> **Data shown**
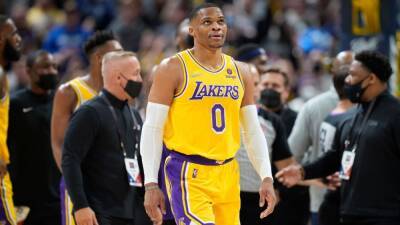 Anthony Davis - Russell Westbrook - Frank Vogel - Russell Westbrook disagrees with benching, remains undeterred about helping Los Angles Lakers win in long run - espn.com - Los Angeles - state Indiana -  Orlando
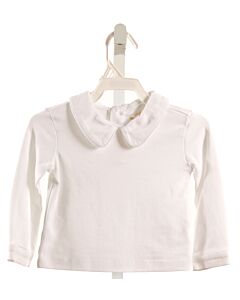 BROWN BOWEN AND COMPANY  WHITE    KNIT LS SHIRT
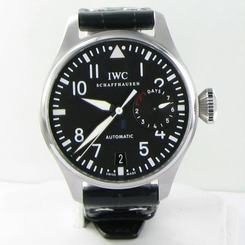IWC 5009 Big Pilot 7 Day Reserve Watch 46mm SCHAFFHAUSEN IW5009-01 Box Papers 7640127777244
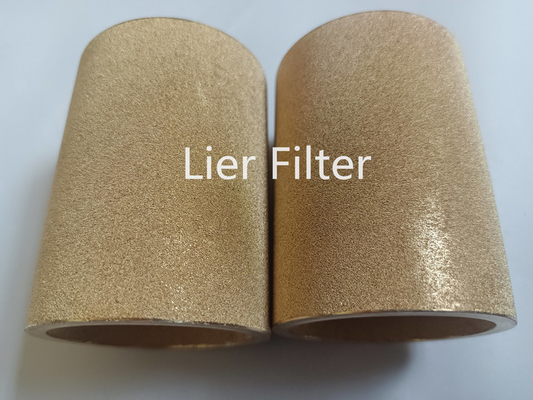 filtro sinterizzato dalla polvere di acciaio inossidabile del filtrante della polvere di metallo di lunghezza di 10-100cm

> **What you have to do**
Only the text of the listing should be returned, exactly and in full; no image goes into the copy.

> **Written reply**
 Anthony Davis - Russell Westbrook - Frank Vogel - Russell Westbrook disagrees with benching, remains undeterred about helping Los Angles Lakers win in long run - espn.com - Los Angeles - state Indiana -  Orlando
 BROWN BOWEN AND COMPANY  WHITE    KNIT LS SHIRT
IWC 5009 Big Pilot 7 Day Reserve Watch 46mm SCHAFFHAUSEN IW5009-01 Box Papers 7640127777244
 filtro sinterizzato dalla polvere di acciaio inossidabile del filtrante della polvere di metallo di lunghezza di 10-100cm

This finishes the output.